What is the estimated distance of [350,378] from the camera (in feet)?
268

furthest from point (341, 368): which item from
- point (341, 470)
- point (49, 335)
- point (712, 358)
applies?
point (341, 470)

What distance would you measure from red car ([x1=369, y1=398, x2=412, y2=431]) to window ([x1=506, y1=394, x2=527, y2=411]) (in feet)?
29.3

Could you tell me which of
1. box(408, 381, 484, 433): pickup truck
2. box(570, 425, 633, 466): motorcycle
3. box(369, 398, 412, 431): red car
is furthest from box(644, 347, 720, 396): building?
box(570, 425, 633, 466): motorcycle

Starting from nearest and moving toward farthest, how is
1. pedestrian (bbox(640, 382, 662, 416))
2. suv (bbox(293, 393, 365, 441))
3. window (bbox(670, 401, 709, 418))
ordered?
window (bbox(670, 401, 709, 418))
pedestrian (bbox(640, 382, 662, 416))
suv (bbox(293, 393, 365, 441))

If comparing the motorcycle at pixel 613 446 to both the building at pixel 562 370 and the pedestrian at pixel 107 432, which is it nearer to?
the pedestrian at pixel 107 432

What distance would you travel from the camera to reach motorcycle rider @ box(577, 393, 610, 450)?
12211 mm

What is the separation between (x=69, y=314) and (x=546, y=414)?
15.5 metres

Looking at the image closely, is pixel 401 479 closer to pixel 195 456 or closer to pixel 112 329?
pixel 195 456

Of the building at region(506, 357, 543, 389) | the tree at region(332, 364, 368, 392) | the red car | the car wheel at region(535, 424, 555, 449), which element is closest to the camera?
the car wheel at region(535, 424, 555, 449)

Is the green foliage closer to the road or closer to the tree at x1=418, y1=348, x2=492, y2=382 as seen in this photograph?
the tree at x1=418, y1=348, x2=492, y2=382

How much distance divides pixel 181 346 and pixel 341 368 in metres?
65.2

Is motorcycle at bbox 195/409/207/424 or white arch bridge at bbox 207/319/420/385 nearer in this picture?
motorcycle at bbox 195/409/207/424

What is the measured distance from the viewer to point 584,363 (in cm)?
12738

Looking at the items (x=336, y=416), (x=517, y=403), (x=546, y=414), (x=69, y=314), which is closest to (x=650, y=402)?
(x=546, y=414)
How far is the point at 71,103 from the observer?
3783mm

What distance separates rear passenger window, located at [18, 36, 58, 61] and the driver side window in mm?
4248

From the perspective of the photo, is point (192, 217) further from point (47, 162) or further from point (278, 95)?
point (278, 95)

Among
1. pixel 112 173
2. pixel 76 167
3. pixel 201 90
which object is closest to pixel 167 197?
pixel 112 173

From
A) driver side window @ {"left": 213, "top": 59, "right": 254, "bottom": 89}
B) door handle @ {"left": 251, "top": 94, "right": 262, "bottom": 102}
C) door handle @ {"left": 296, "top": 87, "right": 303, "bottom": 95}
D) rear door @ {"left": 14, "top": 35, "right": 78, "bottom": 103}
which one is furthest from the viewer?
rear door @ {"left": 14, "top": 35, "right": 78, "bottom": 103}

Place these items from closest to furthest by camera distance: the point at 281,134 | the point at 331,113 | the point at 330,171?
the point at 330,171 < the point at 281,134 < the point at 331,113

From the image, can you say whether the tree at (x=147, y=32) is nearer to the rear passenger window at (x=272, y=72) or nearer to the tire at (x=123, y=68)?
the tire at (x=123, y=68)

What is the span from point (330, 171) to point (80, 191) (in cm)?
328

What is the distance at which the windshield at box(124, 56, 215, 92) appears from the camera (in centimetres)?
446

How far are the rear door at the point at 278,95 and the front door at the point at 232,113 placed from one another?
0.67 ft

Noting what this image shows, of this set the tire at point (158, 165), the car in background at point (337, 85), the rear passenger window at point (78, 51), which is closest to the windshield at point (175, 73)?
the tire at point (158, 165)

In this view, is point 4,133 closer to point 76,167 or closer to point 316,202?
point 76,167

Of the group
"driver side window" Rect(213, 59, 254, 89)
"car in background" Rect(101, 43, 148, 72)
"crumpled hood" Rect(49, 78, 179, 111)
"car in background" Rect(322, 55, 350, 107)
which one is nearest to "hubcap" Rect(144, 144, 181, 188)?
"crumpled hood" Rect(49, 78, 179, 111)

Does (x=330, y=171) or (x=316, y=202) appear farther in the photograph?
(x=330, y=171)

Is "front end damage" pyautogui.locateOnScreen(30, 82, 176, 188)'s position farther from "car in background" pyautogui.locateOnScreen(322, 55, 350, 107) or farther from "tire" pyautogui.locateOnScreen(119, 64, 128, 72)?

Problem requirements ▸ Please retype every one of the entries above word for word, keeping each line as it appears.

Written response ▸
What is the estimated distance of [350,378] from the camera (in feet)?
268

furthest from point (341, 368): which item from
- point (341, 470)
- point (49, 335)
- point (712, 358)
applies?
point (341, 470)

What distance would you measure from red car ([x1=369, y1=398, x2=412, y2=431]) to window ([x1=506, y1=394, x2=527, y2=411]) (in feet)?
29.3

Could you tell me which of
1. box(408, 381, 484, 433): pickup truck
2. box(570, 425, 633, 466): motorcycle
3. box(369, 398, 412, 431): red car
is furthest from box(644, 347, 720, 396): building?
box(570, 425, 633, 466): motorcycle

Starting from nearest and moving toward farthest, how is
1. pedestrian (bbox(640, 382, 662, 416))
2. suv (bbox(293, 393, 365, 441))
3. window (bbox(670, 401, 709, 418))
ordered?
window (bbox(670, 401, 709, 418))
pedestrian (bbox(640, 382, 662, 416))
suv (bbox(293, 393, 365, 441))

If comparing the motorcycle at pixel 613 446 to both the building at pixel 562 370 and the pedestrian at pixel 107 432, which is it nearer to?
the pedestrian at pixel 107 432

What distance would you travel from the camera to reach motorcycle rider @ box(577, 393, 610, 450)?
12211 mm

What is the separation between (x=69, y=314) and (x=546, y=414)?
15.5 metres

Looking at the image closely, is pixel 401 479 closer to pixel 195 456 or closer to pixel 112 329?
pixel 195 456

Of the building at region(506, 357, 543, 389) | the tree at region(332, 364, 368, 392) | the red car | the car wheel at region(535, 424, 555, 449), which element is closest to the camera?
the car wheel at region(535, 424, 555, 449)

Is the green foliage closer to the road or closer to the tree at x1=418, y1=348, x2=492, y2=382 as seen in this photograph?
the tree at x1=418, y1=348, x2=492, y2=382

How much distance divides pixel 181 346 and pixel 341 368 in metres?
65.2

Is motorcycle at bbox 195/409/207/424 or white arch bridge at bbox 207/319/420/385 nearer in this picture?
motorcycle at bbox 195/409/207/424

What is the measured distance from the viewer to point 584,363 (in cm)?
12738

Looking at the items (x=336, y=416), (x=517, y=403), (x=546, y=414), (x=69, y=314), which is closest to (x=650, y=402)?
(x=546, y=414)
How far is the point at 71,103 from the observer?
3783mm

What distance separates rear passenger window, located at [18, 36, 58, 61] and the driver side window in mm?
4248

From the perspective of the photo, is point (192, 217) further from point (47, 162) or further from point (278, 95)?
point (278, 95)

Among
1. pixel 112 173
2. pixel 76 167
3. pixel 201 90
which object is closest to pixel 167 197?
pixel 112 173

From
A) driver side window @ {"left": 213, "top": 59, "right": 254, "bottom": 89}
B) door handle @ {"left": 251, "top": 94, "right": 262, "bottom": 102}
C) door handle @ {"left": 296, "top": 87, "right": 303, "bottom": 95}
D) rear door @ {"left": 14, "top": 35, "right": 78, "bottom": 103}
which one is furthest from the viewer?
rear door @ {"left": 14, "top": 35, "right": 78, "bottom": 103}

Place these items from closest to furthest by camera distance: the point at 281,134 | the point at 331,113 | the point at 330,171?
the point at 330,171 < the point at 281,134 < the point at 331,113

From the image, can you say whether the tree at (x=147, y=32) is nearer to the rear passenger window at (x=272, y=72) or nearer to the tire at (x=123, y=68)?
the tire at (x=123, y=68)

What is the span from point (330, 171) to point (80, 191) (in cm)?
328

What is the distance at which the windshield at box(124, 56, 215, 92) appears from the camera (in centimetres)?
446

How far are the rear door at the point at 278,95 and the front door at the point at 232,113 placed from one another?
0.67 ft

Noting what this image shows, of this set the tire at point (158, 165), the car in background at point (337, 85), the rear passenger window at point (78, 51), which is closest to the windshield at point (175, 73)?
the tire at point (158, 165)

In this view, is point 4,133 closer to point 76,167 or closer to point 316,202?
point 76,167

Of the group
"driver side window" Rect(213, 59, 254, 89)
"car in background" Rect(101, 43, 148, 72)
"crumpled hood" Rect(49, 78, 179, 111)
"car in background" Rect(322, 55, 350, 107)
which one is nearest to "hubcap" Rect(144, 144, 181, 188)?
"crumpled hood" Rect(49, 78, 179, 111)

Does (x=330, y=171) or (x=316, y=202) appear farther in the photograph?
(x=330, y=171)

Is "front end damage" pyautogui.locateOnScreen(30, 82, 176, 188)'s position farther from "car in background" pyautogui.locateOnScreen(322, 55, 350, 107) or farther from "tire" pyautogui.locateOnScreen(119, 64, 128, 72)?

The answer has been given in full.